Une troisième éolienne low-tech installée à Madagascar

D’une puissance de 1 kW environ, la troisième éolienne fabriquée par l’atelier malgache Tsiky a été installée dans le village de Ambohitolona. Elle alimente un système de pompage électrique ainsi que les dix classes de l’école : une révolution pour ses 300 élèves et leurs enseignants.

Si le village malgache d’Ambohitolona ne se trouve qu’à 35 km environ de la capitale, ce dernier est difficilement accessible. Il faut d’abord rejoindre la Route Nationale 7, la grande voie goudronnée du Sud de l’île, et compter encore une heure sur un chemin défoncé pour atteindre cette localité de 1300 habitants, cachée au milieu des collines et des rizières.

Le 20 août dernier, ils étaient pourtant nombreux à s’être déplacés pour trouver un village en fête. Ses autorités inauguraient en effet l’éolienne installée grâce à l’association PATMAD, partenaire du CEAS. Chacun a ainsi pu admirer le mât qui trône majestueusement au-dessus de l’école primaire. La turbine alimente une pompe électrique cachée dans un puit de 30 mètres qui achemine l’eau dans deux réservoirs. Au-dessus, un kiosque abrite le matériel technique comme les batteries et le régulateur. L’eau arrive sous pression dans deux bornes fontaines à disposition des 220 élèves de l’école primaire et des 80 de l’école secondaire. Avant l’arrivée de l’éolienne, il leur fallait parcourir un kilomètre pour atteindre la première source d’eau potable.

Le kiosque alimente aussi en électricité les 10 salles de classe, permettant aux écoliers de travailler plus longtemps, même quand le soleil se couche tôt en hiver. D’autres services comme la recharge de lampes portatives, un frigo ou une imprimante verront prochainement le jour.

Il s’agit de la troisième turbine installée depuis un projet pilote lancé en 2016. L’association PATMAD a fait un excellent travail et a été remerciée en conséquence par les autorités du village.
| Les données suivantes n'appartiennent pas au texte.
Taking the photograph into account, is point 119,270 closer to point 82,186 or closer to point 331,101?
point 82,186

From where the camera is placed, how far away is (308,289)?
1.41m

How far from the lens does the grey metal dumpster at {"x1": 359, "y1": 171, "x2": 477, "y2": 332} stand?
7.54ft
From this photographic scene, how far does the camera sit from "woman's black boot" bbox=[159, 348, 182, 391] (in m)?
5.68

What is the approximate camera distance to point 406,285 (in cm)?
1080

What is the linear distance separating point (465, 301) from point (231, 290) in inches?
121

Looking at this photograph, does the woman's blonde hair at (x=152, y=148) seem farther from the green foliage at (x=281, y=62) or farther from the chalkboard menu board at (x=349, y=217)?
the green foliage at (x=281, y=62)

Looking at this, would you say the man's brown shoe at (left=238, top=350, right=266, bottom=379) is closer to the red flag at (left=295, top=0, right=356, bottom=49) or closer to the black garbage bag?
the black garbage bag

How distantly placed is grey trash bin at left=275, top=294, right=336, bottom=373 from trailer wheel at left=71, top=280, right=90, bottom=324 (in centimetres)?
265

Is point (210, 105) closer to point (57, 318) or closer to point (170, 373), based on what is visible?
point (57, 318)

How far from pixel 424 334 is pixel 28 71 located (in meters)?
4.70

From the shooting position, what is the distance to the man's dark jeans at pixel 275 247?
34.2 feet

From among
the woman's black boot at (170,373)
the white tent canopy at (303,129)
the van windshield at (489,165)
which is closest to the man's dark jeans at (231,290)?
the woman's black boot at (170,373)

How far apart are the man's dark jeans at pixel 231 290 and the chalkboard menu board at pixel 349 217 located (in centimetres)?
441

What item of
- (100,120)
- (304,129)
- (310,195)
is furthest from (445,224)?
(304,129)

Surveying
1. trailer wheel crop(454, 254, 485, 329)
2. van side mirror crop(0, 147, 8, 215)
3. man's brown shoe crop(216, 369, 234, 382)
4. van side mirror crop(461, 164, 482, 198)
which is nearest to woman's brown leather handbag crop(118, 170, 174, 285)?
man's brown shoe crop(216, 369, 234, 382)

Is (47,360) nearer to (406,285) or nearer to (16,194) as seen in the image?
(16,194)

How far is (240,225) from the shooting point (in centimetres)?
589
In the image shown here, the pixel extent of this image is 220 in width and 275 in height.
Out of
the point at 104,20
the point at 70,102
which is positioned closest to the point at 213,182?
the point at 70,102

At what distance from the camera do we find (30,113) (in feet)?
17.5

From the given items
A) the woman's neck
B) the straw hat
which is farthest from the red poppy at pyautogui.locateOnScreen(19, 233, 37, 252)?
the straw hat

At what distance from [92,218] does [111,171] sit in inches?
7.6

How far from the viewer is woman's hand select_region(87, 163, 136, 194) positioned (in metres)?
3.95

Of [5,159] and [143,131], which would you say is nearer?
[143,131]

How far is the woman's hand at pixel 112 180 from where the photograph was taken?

Sa directrice, Bako Andrianirinah a même reçu une oie en gage de reconnaissance.

Je n’ai heureusement pas eu cet honneur… Ma récompense est venue des anciens du village et de leurs anecdotes. Ils m’ont raconté que j’étais le deuxième Suisse, après un missionnaire en 1958, qui venait les aider à développer leur commune. Pour eux, c’est le signe d’un véritable lien entre nos deux pays pourtant si distants.